Quickly, following its watchmaking debut the flyback function became prized by pilots and this aviation feature has been included in the L-evolution R.
An additional important and useful complication is offered by the L-evolution R, Blancpain’s large date module, known internally as the caliber 69. This large date construction distinguishes itself from the mainstream in that its changes occur instantly within a minute or two of midnight. It adds the further convenience of rapid correction via the crown, rather than a pusher on the side of the case.
With this level of sophistication in the movement, Blancpain determined to unveil a new style of decoration of the bridges. Eschewing the standard côtes de Genève and perlage style, Blancpain created a new look by combining elements of two other classic watchmaking motifs: champlevé and grenaillage. The bridges are first “sculpted” removing material from the center, leaving a raised border at the edges.

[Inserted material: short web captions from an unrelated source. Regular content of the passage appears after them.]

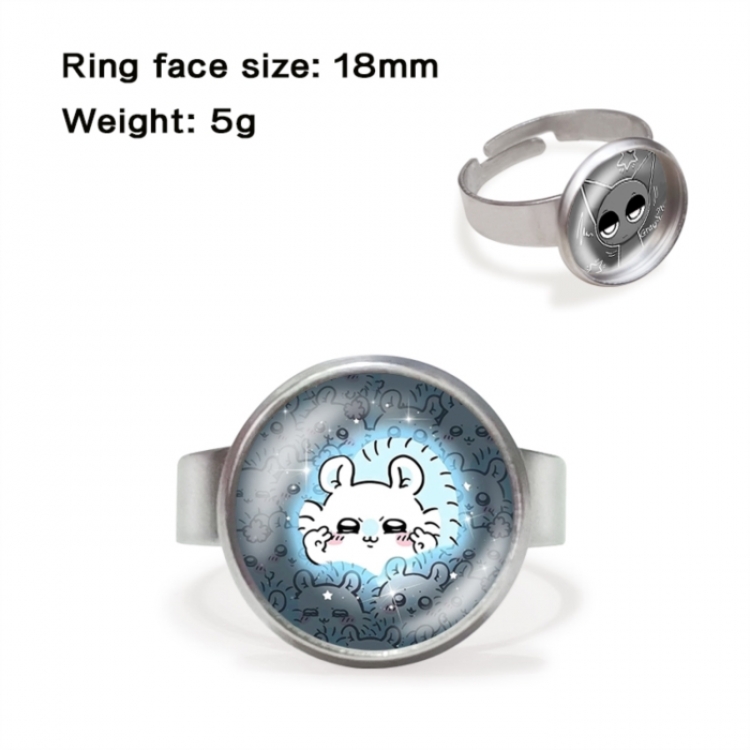 Chiikawa Anime peripheral gemstone ring price for 5 pcs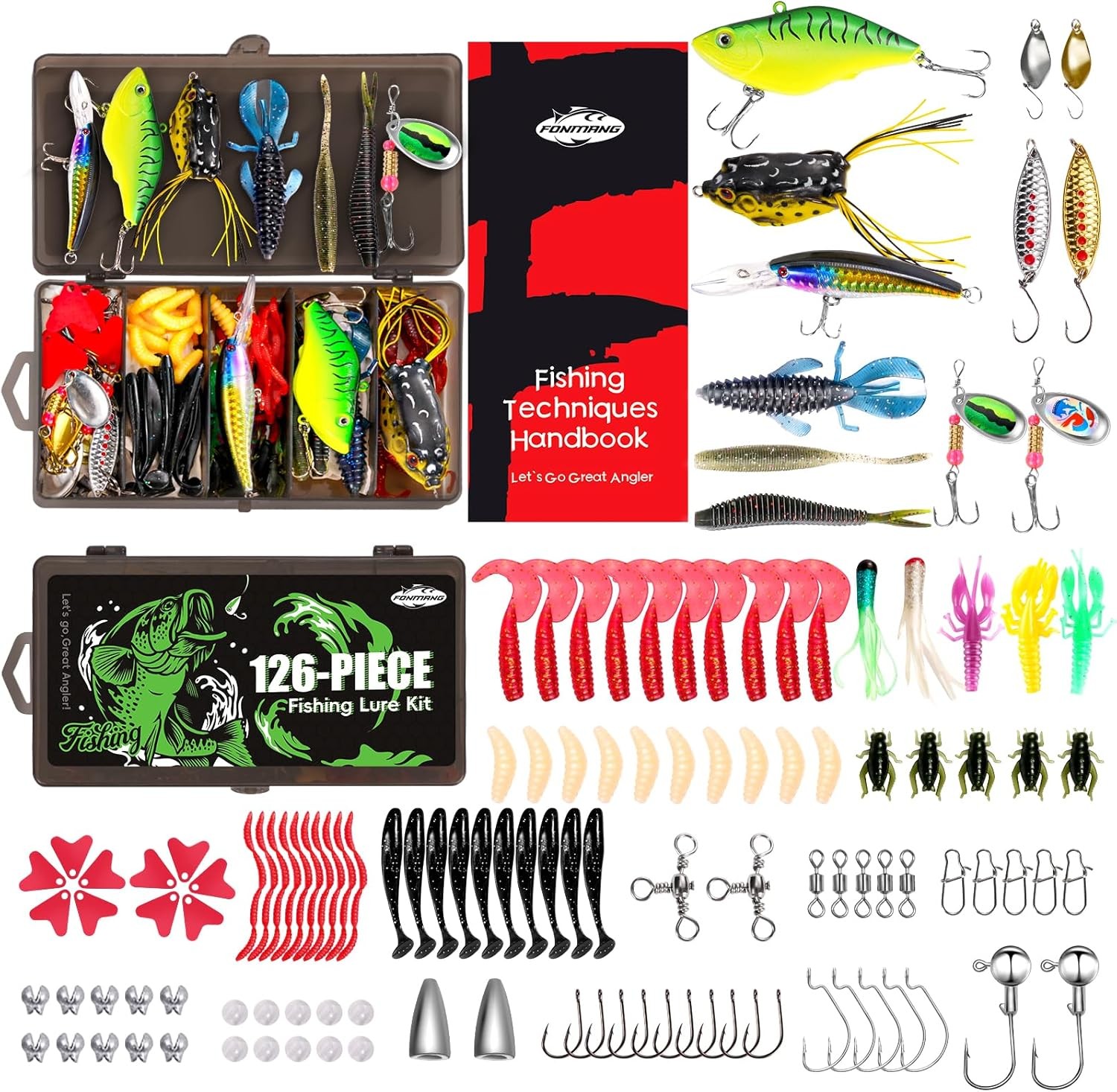 Fishing Lures - 2025 New Tackle Box with standard, F1-126pcs All-in-One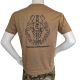 LANCER - T-shirt, MTS-Khaki m. Gardehusarregimentets Regimentsmærke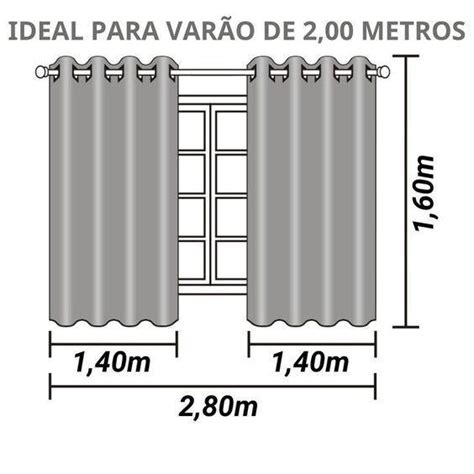 Cortina Para Janela Blackout Blecaute Black Out Corta 100 A Luz 2 80 X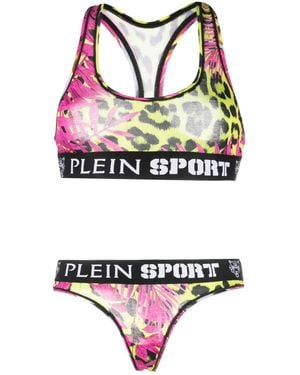 Philipp Plein Logo-Underband Lingerie Set - Grey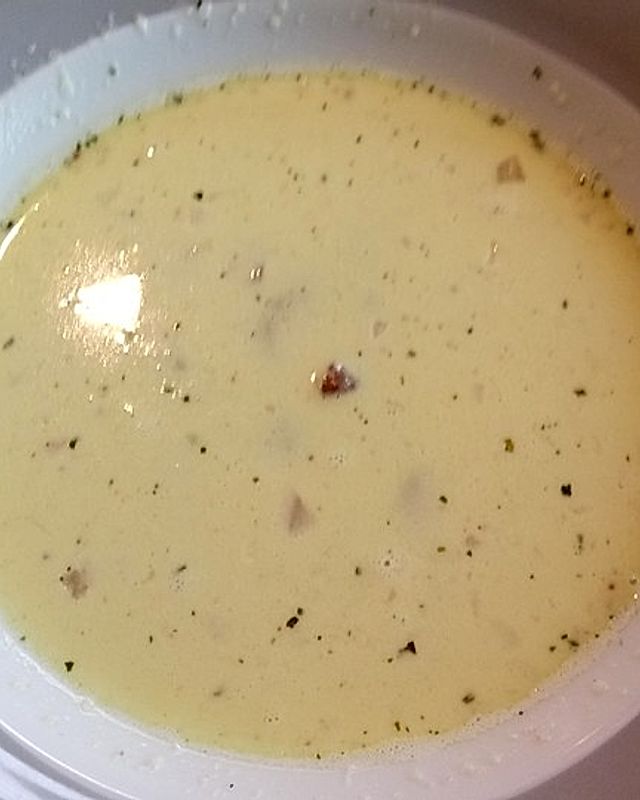 Maronensuppe mit Speck und Thymian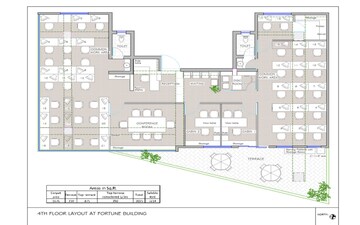 Floor Plan in  Office Space at Sakal Nagar – for Rent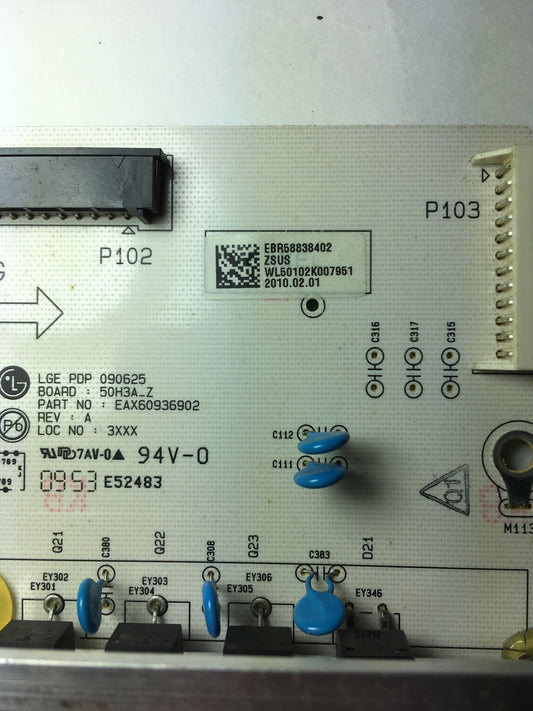 Lg Ebr58838402 (Eax60936902) Zsus Board Otarealm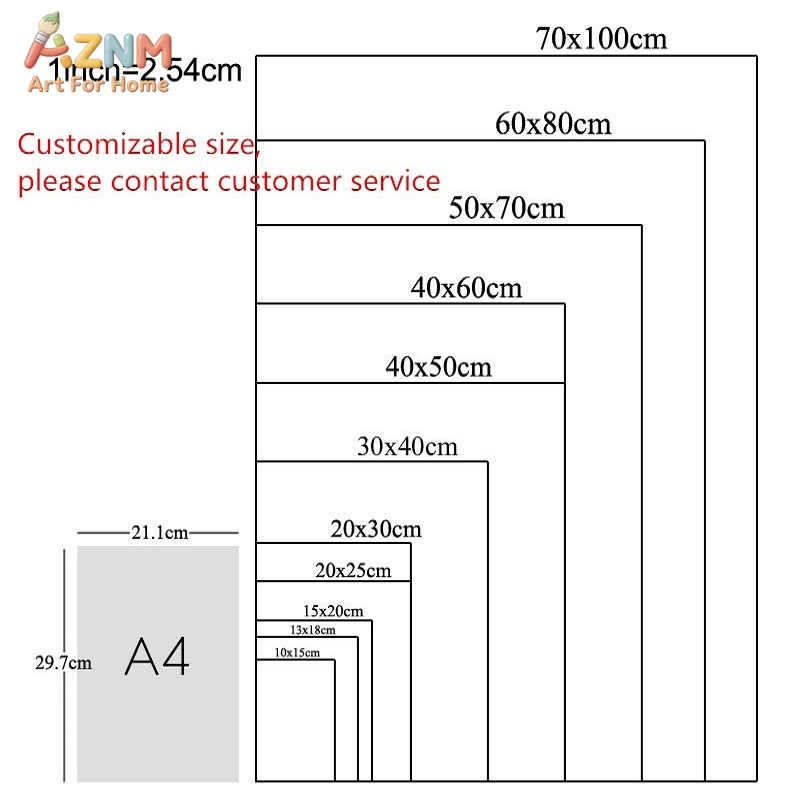 AZNM Quadro Decorativo de Pare - Kids Educational Poster avaliação e preço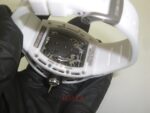 Richard Mille skull nano white dial strip rubber orologio replica copia imitazione 4us - immagine 7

This is the traditional first step in champlevé decoration. Instead, however, of thereupon filling in the sculpted out center with another material— classic champlevé calling for enamel—Blancpain turned to the second motif, grenaillage. The inner surfaces are given a subtle graining, resembling a frosting. In the red gold version of the L-evolution R, the surface is gold plated; in the white gold version it is rhodium plated. In both cases the color palette of the movement resonates with the coloring of the gold elements of the case.
Carbon fiber plays an important role in the appearance of this newest member of the L-evolution Collection. The L-evolution case design allows for mixture of materials as the lugs and case back form an element distinct from other parts of the case. The integration of two separate elements brings with it a design freedom which is not ordinarily available with conventional case designs. With the L-evolution R Blancpain takes advantage of this freedom by fashioning the lugs, case sides and case backs in gold, either red or white, and the bezel out of carbon fiber. Industry mainstream carbon fiber elements, although light in weight, suffer from a degree of coarseness and fragility. Fashioned with a proprietary process, Blancpain’s carbon fiber elements avoid these perils as they are both refined and subtle in appearance and robust. Carbon fiber carries, as well, over to the dial and to inserts in the strap.
With the style echoing that of the racing Super Trofeo models which have preceded it, the L-evolution R brings a new level of sophisticated high watchmaking to the genre of sport chronographs.